Friday, March 6, 2009

Crude Oil Falls as China Quells Additional Stimulus Speculation

March 5 (Bloomberg) -- Crude oil fell after China quelled speculation that the government will add to its stimulus plan and Goldman Sachs Group Inc. said the global recession is worsening.

Oil dropped 3.9 percent after Chinese Premier Wen Jiabao said today that the country’s 8 percent growth target for this year is within reach, indicating he doesn’t see the need to increase spending. Commodities surged yesterday on signs that Wen would announce a new program. Goldman Sachs forecast that the world economy will shrink 0.6 percent this year.

“All of the negative news about the economy is keeping the market under pressure,” said Tom Bentz, senior energy analyst at BNP Paribas in New York. “It looked like oil might break out to the upside yesterday, but in the end it failed.”

Crude oil for April delivery fell $1.77 to settle at $43.61 a barrel at 2:49 p.m. on the New York Mercantile Exchange. Prices are down 2.2 percent so far this year.
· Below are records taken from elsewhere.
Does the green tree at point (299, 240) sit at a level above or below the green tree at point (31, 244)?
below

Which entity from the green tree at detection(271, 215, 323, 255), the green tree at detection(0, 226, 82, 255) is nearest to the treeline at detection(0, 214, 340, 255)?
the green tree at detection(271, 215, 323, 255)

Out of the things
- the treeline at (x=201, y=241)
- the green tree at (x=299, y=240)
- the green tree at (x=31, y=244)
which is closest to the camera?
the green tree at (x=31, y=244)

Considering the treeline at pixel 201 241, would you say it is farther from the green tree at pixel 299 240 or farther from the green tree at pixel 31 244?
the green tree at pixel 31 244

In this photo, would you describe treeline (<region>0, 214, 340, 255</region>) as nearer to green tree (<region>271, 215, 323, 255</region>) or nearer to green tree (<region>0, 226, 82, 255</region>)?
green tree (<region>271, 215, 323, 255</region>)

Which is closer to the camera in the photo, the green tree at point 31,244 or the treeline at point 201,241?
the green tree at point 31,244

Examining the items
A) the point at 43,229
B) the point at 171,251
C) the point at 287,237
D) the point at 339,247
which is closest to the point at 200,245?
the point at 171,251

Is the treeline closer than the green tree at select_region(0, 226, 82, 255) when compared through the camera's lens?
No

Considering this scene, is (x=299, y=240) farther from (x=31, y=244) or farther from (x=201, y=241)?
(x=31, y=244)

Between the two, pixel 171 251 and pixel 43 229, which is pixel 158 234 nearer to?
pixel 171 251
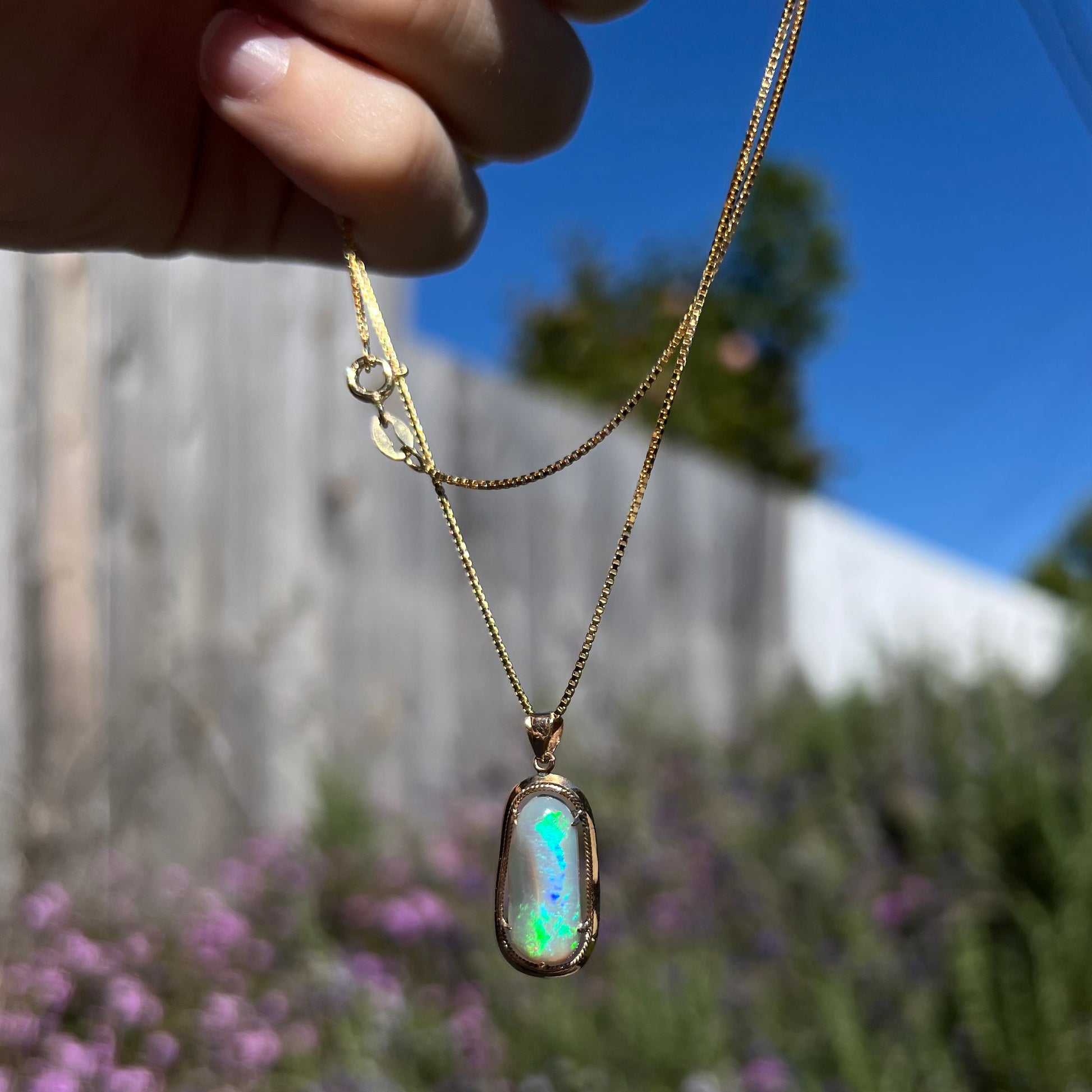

Orders placed with U.S. factories fell in January for a sixth consecutive month, reflecting a pullback in business spending that will probably deepen what may become the worst recession in seven decades. Bookings declined 1.9 percent, less than forecast, after a revised 4.9 percent drop in December, the Commerce Department said today in Washington.

A Labor Department report showed that 639,000 Americans made first-time unemployment applications. It was the fifth week that more than 600,000 Americans filed first-time claims for benefits.

The Standard & Poor’s 500 Index fell to the lowest level since 1996. The S&P 500 lost 4.4 percent to 681.42 at 3:25 p.m., and reached 681.81 earlier today.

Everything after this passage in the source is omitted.